Page -
================

Iyanaga did publish many papers which arose through several courses such as algebraic topology, functional analysis, and geometry, which he taught. He became professor at the University of Tokyo in 1942. It was during World War II. Towards the end of the war, many Japanese cities were bombarded and he had to find refuge in the countryside. He was busy in editing textbooks from primary and secondary schools and he continued to give courses and organise seminars.

After the end of the war, he joined the Science Council of Japan in 1947. He became a member of the Executive Committee of the International Mathematical Union in 1952. He was responsible for organizing the International Congress of Mathematicians in Amsterdam in 1954, which he attended. He was President of the International Commission on Mathematical Instruction from 1957 to 1978.

Iyanaga spent the year 1961-62 at the University of Chicago. He became Dean of the faculty of Science at the University of Tokyo in 1965, a position he held until his retirement in 1967. After his retirement, he was a visiting professor during 1967-68 at the University of Nancy in France. From 1967 to 1977, he was a professor at Gakushuin University in Tokyo.

================

[Spatial data with images]
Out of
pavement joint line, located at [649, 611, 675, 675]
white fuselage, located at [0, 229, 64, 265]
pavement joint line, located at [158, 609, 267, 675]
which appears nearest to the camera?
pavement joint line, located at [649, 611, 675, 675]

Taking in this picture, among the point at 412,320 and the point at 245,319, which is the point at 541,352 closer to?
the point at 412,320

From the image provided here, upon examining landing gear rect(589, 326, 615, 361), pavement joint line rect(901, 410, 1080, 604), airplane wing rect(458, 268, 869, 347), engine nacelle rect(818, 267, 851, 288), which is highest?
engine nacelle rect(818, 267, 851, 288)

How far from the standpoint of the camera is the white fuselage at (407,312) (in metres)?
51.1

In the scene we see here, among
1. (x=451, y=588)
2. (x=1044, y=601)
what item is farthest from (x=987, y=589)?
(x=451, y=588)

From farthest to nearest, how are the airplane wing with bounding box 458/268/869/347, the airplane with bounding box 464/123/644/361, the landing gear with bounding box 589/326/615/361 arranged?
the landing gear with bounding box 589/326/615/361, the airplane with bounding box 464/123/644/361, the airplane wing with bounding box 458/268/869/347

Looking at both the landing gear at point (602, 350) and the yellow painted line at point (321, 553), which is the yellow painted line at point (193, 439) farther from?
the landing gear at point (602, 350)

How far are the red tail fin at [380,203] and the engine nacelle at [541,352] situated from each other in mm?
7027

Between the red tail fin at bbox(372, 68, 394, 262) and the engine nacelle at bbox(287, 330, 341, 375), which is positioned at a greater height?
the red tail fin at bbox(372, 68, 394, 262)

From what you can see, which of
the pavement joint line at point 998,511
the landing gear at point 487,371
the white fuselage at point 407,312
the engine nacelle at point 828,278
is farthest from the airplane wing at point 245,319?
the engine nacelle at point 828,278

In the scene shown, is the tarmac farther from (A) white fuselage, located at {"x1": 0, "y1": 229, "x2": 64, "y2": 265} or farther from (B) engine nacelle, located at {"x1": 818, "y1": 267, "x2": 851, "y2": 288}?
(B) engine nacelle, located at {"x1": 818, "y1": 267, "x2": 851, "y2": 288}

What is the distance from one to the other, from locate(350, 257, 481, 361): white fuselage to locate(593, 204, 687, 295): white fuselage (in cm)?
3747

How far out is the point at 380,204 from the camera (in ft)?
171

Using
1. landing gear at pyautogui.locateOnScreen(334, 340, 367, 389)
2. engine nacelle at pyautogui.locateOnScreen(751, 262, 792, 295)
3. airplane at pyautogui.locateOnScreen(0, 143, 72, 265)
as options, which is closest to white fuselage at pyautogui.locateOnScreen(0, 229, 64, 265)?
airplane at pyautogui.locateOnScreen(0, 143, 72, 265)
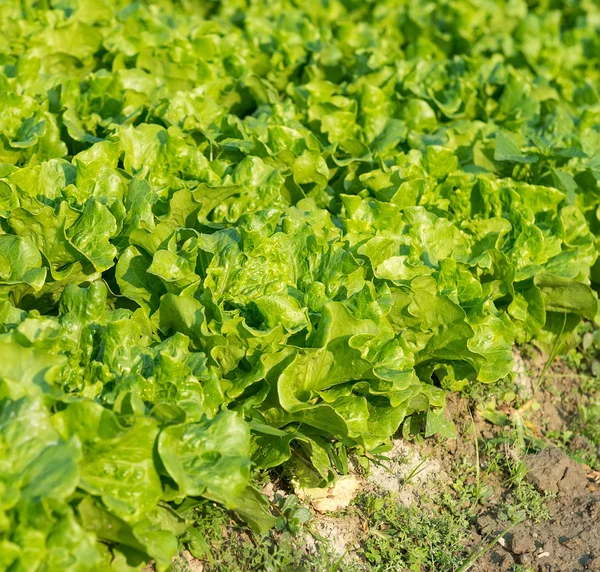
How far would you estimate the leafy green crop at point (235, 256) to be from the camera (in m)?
2.91

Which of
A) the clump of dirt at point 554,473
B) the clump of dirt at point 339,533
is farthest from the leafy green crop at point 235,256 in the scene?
the clump of dirt at point 554,473

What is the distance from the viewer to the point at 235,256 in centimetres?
372

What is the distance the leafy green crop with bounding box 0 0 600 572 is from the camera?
114 inches

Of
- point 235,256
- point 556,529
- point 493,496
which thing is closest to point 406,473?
point 493,496

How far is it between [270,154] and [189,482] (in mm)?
2317

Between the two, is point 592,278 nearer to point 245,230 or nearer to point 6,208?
point 245,230

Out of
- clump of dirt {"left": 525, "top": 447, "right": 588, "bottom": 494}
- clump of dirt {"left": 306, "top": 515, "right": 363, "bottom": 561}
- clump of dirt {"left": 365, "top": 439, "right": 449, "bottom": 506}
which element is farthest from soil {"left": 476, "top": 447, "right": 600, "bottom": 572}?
clump of dirt {"left": 306, "top": 515, "right": 363, "bottom": 561}

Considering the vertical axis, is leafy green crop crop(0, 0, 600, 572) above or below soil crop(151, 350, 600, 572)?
above

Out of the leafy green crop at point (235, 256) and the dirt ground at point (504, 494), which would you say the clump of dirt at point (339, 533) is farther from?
the leafy green crop at point (235, 256)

================

Directions for this task -
Reproduce the passage on Iyanaga above between "Iyanaga did publish" and "1957 to 1978.", inclusive.

Solution -
Iyanaga did publish many papers which arose through several courses such as algebraic topology, functional analysis, and geometry, which he taught. He became professor at the University of Tokyo in 1942. It was during World War II. Towards the end of the war, many Japanese cities were bombarded and he had to find refuge in the countryside. He was busy in editing textbooks from primary and secondary schools and he continued to give courses and organise seminars.

After the end of the war, he joined the Science Council of Japan in 1947. He became a member of the Executive Committee of the International Mathematical Union in 1952. He was responsible for organizing the International Congress of Mathematicians in Amsterdam in 1954, which he attended. He was President of the International Commission on Mathematical Instruction from 1957 to 1978.